__과제 목표__
아래 목록 전체를 글자 하나 바꾸지 말고 그대로 인용하라.

┏━━

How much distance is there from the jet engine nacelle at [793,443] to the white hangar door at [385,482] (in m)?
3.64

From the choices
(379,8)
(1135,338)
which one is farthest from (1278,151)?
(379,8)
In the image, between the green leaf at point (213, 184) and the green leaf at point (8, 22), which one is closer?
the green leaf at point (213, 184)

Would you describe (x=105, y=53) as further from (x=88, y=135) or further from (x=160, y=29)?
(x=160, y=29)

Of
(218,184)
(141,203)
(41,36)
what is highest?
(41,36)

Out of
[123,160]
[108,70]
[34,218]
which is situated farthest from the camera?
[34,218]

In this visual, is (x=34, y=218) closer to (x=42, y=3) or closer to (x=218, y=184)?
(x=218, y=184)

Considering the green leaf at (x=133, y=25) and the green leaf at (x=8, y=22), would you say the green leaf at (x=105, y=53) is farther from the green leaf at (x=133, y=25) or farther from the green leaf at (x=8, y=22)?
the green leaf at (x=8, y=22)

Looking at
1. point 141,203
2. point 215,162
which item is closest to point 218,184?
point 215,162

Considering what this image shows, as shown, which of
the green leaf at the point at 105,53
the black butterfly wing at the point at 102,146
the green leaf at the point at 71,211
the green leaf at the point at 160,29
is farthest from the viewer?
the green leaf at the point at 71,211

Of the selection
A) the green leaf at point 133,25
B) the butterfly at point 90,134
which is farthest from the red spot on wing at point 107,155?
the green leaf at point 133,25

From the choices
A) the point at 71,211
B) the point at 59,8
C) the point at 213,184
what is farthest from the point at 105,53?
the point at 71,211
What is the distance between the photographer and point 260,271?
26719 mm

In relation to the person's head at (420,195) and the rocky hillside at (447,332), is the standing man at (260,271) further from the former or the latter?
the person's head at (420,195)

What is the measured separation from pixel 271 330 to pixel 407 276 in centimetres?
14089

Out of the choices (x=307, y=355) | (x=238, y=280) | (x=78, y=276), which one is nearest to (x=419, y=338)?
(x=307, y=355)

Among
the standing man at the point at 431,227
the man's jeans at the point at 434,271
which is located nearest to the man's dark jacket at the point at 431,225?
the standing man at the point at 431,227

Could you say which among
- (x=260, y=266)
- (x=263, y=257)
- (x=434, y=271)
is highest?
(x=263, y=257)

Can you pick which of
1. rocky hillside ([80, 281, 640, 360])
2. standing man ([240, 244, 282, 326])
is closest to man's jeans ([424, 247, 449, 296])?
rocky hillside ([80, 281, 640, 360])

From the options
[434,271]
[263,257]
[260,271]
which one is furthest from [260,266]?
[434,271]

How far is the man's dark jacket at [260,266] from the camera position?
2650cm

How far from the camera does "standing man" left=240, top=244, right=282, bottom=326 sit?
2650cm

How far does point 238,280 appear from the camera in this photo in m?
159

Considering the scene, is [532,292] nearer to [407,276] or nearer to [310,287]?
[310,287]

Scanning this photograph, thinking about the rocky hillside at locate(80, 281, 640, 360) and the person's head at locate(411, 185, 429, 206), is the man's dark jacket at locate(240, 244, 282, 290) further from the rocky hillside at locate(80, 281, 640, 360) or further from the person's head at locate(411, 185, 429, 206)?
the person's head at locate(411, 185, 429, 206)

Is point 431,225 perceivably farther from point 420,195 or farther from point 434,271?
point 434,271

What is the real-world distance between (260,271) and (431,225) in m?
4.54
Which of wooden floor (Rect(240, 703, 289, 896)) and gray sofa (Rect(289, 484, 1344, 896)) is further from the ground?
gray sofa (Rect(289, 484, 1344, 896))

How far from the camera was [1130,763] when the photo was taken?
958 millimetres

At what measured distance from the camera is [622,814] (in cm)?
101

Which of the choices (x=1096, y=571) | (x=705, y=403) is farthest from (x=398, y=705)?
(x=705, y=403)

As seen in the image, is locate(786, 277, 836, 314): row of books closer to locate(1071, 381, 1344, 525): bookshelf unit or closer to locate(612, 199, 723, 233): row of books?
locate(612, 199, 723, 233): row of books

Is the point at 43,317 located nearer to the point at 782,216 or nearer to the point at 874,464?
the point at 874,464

┗━━

__과제 응답__
How much distance is there from the jet engine nacelle at [793,443] to the white hangar door at [385,482] (in m)?
3.64

From the choices
(379,8)
(1135,338)
which one is farthest from (1278,151)?
(379,8)
In the image, between the green leaf at point (213, 184) and the green leaf at point (8, 22), which one is closer?
the green leaf at point (213, 184)

Would you describe (x=105, y=53) as further from (x=88, y=135) or further from (x=160, y=29)?
(x=160, y=29)

Of
(218,184)
(141,203)
(41,36)
what is highest?
(41,36)

Out of
[123,160]
[108,70]
[34,218]
which is situated farthest from the camera?
[34,218]

In this visual, is (x=34, y=218) closer to (x=42, y=3) or closer to (x=218, y=184)?
(x=218, y=184)

Considering the green leaf at (x=133, y=25) and the green leaf at (x=8, y=22), would you say the green leaf at (x=105, y=53) is farther from the green leaf at (x=133, y=25) or farther from the green leaf at (x=8, y=22)?
the green leaf at (x=8, y=22)

Looking at
1. point 141,203
2. point 215,162
which item is closest to point 218,184?
point 215,162

Considering what this image shows, as shown, which of
the green leaf at the point at 105,53
the black butterfly wing at the point at 102,146
the green leaf at the point at 71,211
the green leaf at the point at 160,29
is farthest from the viewer?
the green leaf at the point at 71,211

Of the selection
A) the green leaf at point 133,25
B) the butterfly at point 90,134
which is farthest from the red spot on wing at point 107,155?
the green leaf at point 133,25

From the choices
A) the point at 71,211
B) the point at 59,8
C) the point at 213,184
what is farthest from the point at 105,53?
the point at 71,211
What is the distance between the photographer and point 260,271?
26719 mm

In relation to the person's head at (420,195) and the rocky hillside at (447,332), is the standing man at (260,271) further from the former or the latter?
the person's head at (420,195)

What is the measured separation from pixel 271 330 to pixel 407 276 in centimetres?
14089

Out of the choices (x=307, y=355) | (x=238, y=280) | (x=78, y=276), which one is nearest to (x=419, y=338)?
(x=307, y=355)

Among
the standing man at the point at 431,227
the man's jeans at the point at 434,271
which is located nearest to the man's dark jacket at the point at 431,225?
the standing man at the point at 431,227

Could you say which among
- (x=260, y=266)
- (x=263, y=257)
- (x=434, y=271)
is highest?
(x=263, y=257)

Can you pick which of
1. rocky hillside ([80, 281, 640, 360])
2. standing man ([240, 244, 282, 326])
is closest to man's jeans ([424, 247, 449, 296])?
rocky hillside ([80, 281, 640, 360])

From the options
[434,271]
[263,257]
[260,271]
which one is furthest from [260,266]?
[434,271]

How far is the man's dark jacket at [260,266] from the camera position?
2650cm

How far from the camera does "standing man" left=240, top=244, right=282, bottom=326 sit?
2650cm

How far does point 238,280 appear from the camera in this photo in m?
159

Considering the scene, is [532,292] nearer to [407,276] or nearer to [310,287]?
[310,287]

Scanning this photograph, thinking about the rocky hillside at locate(80, 281, 640, 360) and the person's head at locate(411, 185, 429, 206), is the man's dark jacket at locate(240, 244, 282, 290) further from the rocky hillside at locate(80, 281, 640, 360) or further from the person's head at locate(411, 185, 429, 206)?
the person's head at locate(411, 185, 429, 206)

Is point 431,225 perceivably farther from point 420,195 or farther from point 434,271?
point 434,271

What is the real-world distance between (260,271) and (431,225) in m?
4.54
Which of wooden floor (Rect(240, 703, 289, 896)) and gray sofa (Rect(289, 484, 1344, 896)) is further from the ground?
gray sofa (Rect(289, 484, 1344, 896))

How far from the camera was [1130,763] when the photo was taken?
958 millimetres

At what measured distance from the camera is [622,814] (in cm)?
101

Which of the choices (x=1096, y=571) | (x=705, y=403) is farthest from (x=398, y=705)?
(x=705, y=403)

As seen in the image, is locate(786, 277, 836, 314): row of books closer to locate(1071, 381, 1344, 525): bookshelf unit or closer to locate(612, 199, 723, 233): row of books?
locate(612, 199, 723, 233): row of books

Is the point at 43,317 located nearer to the point at 782,216 or nearer to the point at 874,464?
the point at 874,464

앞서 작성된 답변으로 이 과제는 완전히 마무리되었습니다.